As for the voting public, the greatest U.S. domestic failure in a generation was to allow the same collection of ideologues and opportunists who cheered the country into folly in 2003 to come back into power in 2024 and do the same in Iran. Impunity and apathy paved the way for today.
Iran happened because America as a whole learned little from Iraq, and therefore did not fundamentally change its approach to foreign policy in the Middle East, certainly not toward Iran. Trump’s Iran war, by contrast, is already having major effects on America, and not in desirable or expected ways. Although only two weeks old, the rapidly expanding conflict has already had material, perhaps irreversible, geopolitical effects on U.S. relations with its allies in the region. Iranian strikes against Gulf Cooperation Council (GCC) countries have set into motion a cascade of bitter recriminations by member nations against the Trump administration, driven by the growing perception that the presence of American bases in their countries has made them less safe. Worse, the U.S. is bad for business.

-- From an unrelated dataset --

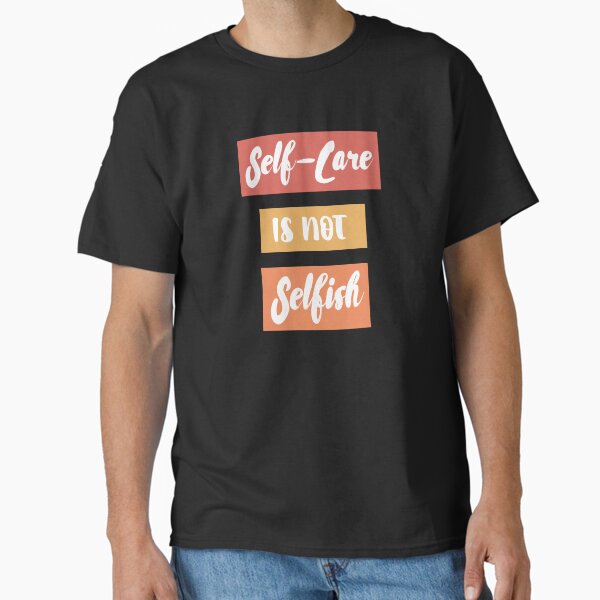 "Self-Care Is Not Selfish T-Shirt Design " Classic T-Shirt for Sale by Thaikiwigirl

The reputational damage to America’s global leadership, already diminished by Trump’s erratic behavior in his second term, will not be easily repaired, if at all. If the British famously inherited their empire in a fit of absent-mindedness, Trump seems destined to lose America’s through sheer obliviousness and incompetence. Americans so far seem not to notice the ground shifting beneath their feet, oblivious to the course of things even as they cast anxious eyes to their telephone screens and stock portfolios. The correspondent and former Washington Post columnist Ishaan Tharoor recently checked in from his travels in India to warn that “Americans have barely scratched the surface in understanding how the rest of the world is reacting to this war,” that it is “well on its way to becoming an Iraq War-style disaster in the global imagination.”
Foreign policy emerges from the character and quality of a country’s domestic politics. The vote for president in 2024 was a test of that character and of basic judgment, even more than in 2016. Americans failed that test. Now the bill comes due again, and again it will be paid in full by generations still to come. The undeserving carry the costs of folly: the weeping family of a 20-year-old Army sergeant from Iowa, who died isolated in a Kuwaiti industrial port area miles away from his Army base; a young Iranian boy waving goodbye to his mother on his way to school, on the last day of his life—these are just the first of many victims, new lives destroyed by the carelessness of old men far away.